Ending the Electricity Monopoly

New legislation allows independent suppliers of renewable energy to sell directly to customers. The government admits that this is unlikely to save ratepayers any money. A different route is required to end the utility’s monopoly.

Getting this right is extremely important. Hydro Quebec’s most recent survey shows Halifax (and by implication the province) continuing to have the highest rates in Canada. The Maritime Link is forecast to further increase them while fuel prices for thermal generation are staying low. Expensive electricity makes it very difficult for energy-intensive industries such as paper mills to be competitive.

Paying for the initial capital investment makes up much of the cost of electricity, almost all in the case of renewables. With the approval of the Maritime Link project Nova Scotia already has more generating capacity than it needs and will be idling coal plants well before the end of their useful lives.

If even more capacity is created by independent suppliers it will not change the amount of existing capacity that still has to be paid for by ratepayers. If the primary system has fewer customers it will drive rates up.

In about ten years’ time we will start needing new capacity and planning will have to proceed well before then. In the absence of a policy change that planning will be done by Emera and its affiliates and presented to the UARB for approval. No ratepayers’ representative will be part of the development process.

When new transmission or generation infrastructure is needed the necessary funds are provided by borrowing and by shareholder money from Emera and its regulated subsidiaries such as Nova Scotia Power Inc. (NSPI). They seek a rate of return of about 9%. The only way they can maintain and grow profits is by proposing new infrastructure projects.

So one can be highly confident that any future proposals will involve new capital investment by Emera/NSPI. But these may not be the best outcome for customers.

For example it may be better to increase imports from other jurisdictions, without the convoluted process to let Emera in on the investment that was created for Muskrat Falls. Or we may by then have one or more viable tidal technologies for which the right supplier is one of the companies specializing in that business, and currently investing in small scale experiments.

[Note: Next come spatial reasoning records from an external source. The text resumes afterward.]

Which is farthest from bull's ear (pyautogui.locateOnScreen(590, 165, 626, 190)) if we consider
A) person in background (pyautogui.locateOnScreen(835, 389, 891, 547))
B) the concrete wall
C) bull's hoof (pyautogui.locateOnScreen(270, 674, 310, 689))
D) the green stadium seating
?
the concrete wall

Emera is unlikely to champion either of these possibilities. It will work hard to establish a context in which its proposal is the most favourable. As things stand that will be followed by an expensive UARB review in which those arguing for customers are involved only at the end, and are heavily outgunned.

Emera has financial interests that go well beyond Nova Scotia, including its investment in Muskrat Falls as well as generation and transmission capabilities in New Brunswick and New England. There are numerous potential conflicts of interest which are very difficult for the UARB to supervise.

It would be better if a competitive process for new generation was managed by a body that had no financial interest in where or how the power was being generated.

The first step would be to separate the transmission assets from power generation, which would continue to be owned by NSPI.

The transmission assets would be spun off into a new company and Emera would be required to sell all of its interest in that company. The transmission company would have no investment in power generation, but would be rewarded by an investment return on transmission assets, perhaps adjustable for performance in transmission reliability and rate competitiveness. It would continue to be supervised by the UARB.

This is not simple. The new company would be accountable for the continuous process of matching demand and supply. It would be responsible for negotiating various rate agreements with commercial users willing to accept interruptible power.

Having customers buy directly from producers as well as from the transmission company would add complications, but the need for this should largely disappear if the transmission company is independent.

In Ontario, Alberta, and New England there are independent energy system operators which manage markets between various independent generation and transmission companies. This model may also be helpful, but it would still require ownership of transmission to be separated from generation.

What needs to happen today? The government should commission an expert review of the various ways that this issue could be approached and recommend a way forward. By the time the report is received, considered, and acted upon it will be time to begin the planning process for new sources of electricity. That planning should be done by a new and independent entity.

The government campaigned on a worthy promise to dismantle the Emera/NSPI monopoly. This will be a long journey. It should start now.